Shoulder and arm injuries following his Cy Young campaign of 2005 have left fans to recognize him only for his girth.
His fastball, once comparable to an electric Roger Clemens or Nolan Ryan heater, now looks like Greg Maddux was the offering pitcher.
Does the loss of 10 miles-per-hour equal death to a power pitcher’s career?
In fact, it opens the possibility that a guy like Colon could end up being remembered as someone who could pitch, not just throw.
Bartolo Colon could resurrect his once promising career by recreating himself as a crafty pitcher who is able to battle through six innings for every out.
Accomplishing that kind of drastic turn around would make people forget about him as just a thrower who could hit 98 when runners hit scoring position.
Will Colon ever win another Cy Young, or even make an opening day start?
If he learns what it takes to pitch effectively, change speeds, and hit his spots, he could settle into the back of the Red Sox rotation this spring.
Becoming a completely new pitcher could prove to be a bigger task then battling the heart of a Yankee lineup in September.
The change, though difficult, isn’t out of the question.
Many other athletes have been able to remake themselves in order to continue having success in their respective sport.
Wilt Chamberlain and Bill Walton became pass-first centers in the NBA.
Curt Schilling and the afformentioned Clemens added split-fingered fastballs.
Willie Mays, Hank Aaron, and Mickey Mantle stopped roaming the outfield and picked up first-base mitts.
These players, among the finest in their sport's histories, made the changes in order to be effective as they got older, and further catapulted themselves into the annals of the history books.
Though Colon will never reach the level of any of these players, he could find himself pitching for another half decade in a time when low-end starters command 10 million a year if they can make 30 mediocre starts.

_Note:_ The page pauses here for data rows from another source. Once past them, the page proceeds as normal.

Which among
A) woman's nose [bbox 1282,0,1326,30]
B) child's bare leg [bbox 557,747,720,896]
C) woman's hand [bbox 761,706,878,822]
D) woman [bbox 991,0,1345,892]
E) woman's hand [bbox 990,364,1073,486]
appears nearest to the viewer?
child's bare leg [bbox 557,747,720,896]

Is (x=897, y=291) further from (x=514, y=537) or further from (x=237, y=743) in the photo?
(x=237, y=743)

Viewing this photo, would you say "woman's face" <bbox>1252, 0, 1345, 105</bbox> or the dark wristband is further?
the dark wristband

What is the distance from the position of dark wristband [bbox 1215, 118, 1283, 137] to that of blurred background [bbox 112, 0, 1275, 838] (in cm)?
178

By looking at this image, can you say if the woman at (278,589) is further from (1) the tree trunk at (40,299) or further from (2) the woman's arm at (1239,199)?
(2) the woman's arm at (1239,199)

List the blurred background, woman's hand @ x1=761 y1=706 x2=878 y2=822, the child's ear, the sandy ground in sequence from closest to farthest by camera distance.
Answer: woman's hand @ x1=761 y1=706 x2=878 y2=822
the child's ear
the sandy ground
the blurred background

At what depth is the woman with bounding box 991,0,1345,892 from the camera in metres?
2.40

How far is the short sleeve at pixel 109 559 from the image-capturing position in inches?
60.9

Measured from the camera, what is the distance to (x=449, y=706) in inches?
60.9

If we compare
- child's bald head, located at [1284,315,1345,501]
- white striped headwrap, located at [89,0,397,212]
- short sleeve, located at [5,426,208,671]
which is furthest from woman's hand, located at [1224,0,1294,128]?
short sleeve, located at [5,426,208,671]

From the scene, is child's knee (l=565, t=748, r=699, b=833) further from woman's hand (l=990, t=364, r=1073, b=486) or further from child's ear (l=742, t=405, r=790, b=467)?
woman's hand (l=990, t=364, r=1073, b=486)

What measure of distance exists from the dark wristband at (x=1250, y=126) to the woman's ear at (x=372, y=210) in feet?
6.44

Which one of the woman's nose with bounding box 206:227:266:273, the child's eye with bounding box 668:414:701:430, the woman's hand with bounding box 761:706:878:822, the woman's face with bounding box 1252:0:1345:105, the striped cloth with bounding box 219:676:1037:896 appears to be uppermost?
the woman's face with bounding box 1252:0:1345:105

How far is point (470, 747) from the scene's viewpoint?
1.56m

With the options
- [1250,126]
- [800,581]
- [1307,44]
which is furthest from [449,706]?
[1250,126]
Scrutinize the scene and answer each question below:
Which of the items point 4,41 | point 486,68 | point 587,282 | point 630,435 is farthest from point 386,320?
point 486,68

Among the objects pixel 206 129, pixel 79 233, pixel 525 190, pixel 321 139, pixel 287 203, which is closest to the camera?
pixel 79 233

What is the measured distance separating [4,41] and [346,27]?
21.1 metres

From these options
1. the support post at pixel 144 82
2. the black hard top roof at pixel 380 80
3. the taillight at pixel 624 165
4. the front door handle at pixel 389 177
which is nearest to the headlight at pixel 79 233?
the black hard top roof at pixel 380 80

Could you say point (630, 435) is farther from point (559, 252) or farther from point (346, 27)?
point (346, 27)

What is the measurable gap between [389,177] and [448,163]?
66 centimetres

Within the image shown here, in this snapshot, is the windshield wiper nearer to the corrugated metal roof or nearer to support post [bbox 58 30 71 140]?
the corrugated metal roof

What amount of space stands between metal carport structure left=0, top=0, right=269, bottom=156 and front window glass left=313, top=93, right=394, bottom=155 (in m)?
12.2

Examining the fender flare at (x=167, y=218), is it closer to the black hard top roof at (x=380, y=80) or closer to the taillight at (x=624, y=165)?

Effectively changing from a fireballer to a real pitcher is much easier said then done.
With Colon at a crossroads in his career, and without an eye-popping fastball, he has to make it happen if he plans to don a big-league uniform again.
Bartolo Colon will need to go into spring training with an open mind, as well as open ears, to anyone who might be able to help him in his quest.
Whether that means mixing up grips of pitches to generate more movement, throwing change-ups and curveballs in any count of the intersquad games, watching tapes of Greg Maddux and Tom Glavine, or getting extra side work with pitching coach John Farrell, Colon’s mission is difficult, but not impossible.
The 11-year vet will face the baseball world this spring the same size he always has been, only this time around the pitcher will have a much different look.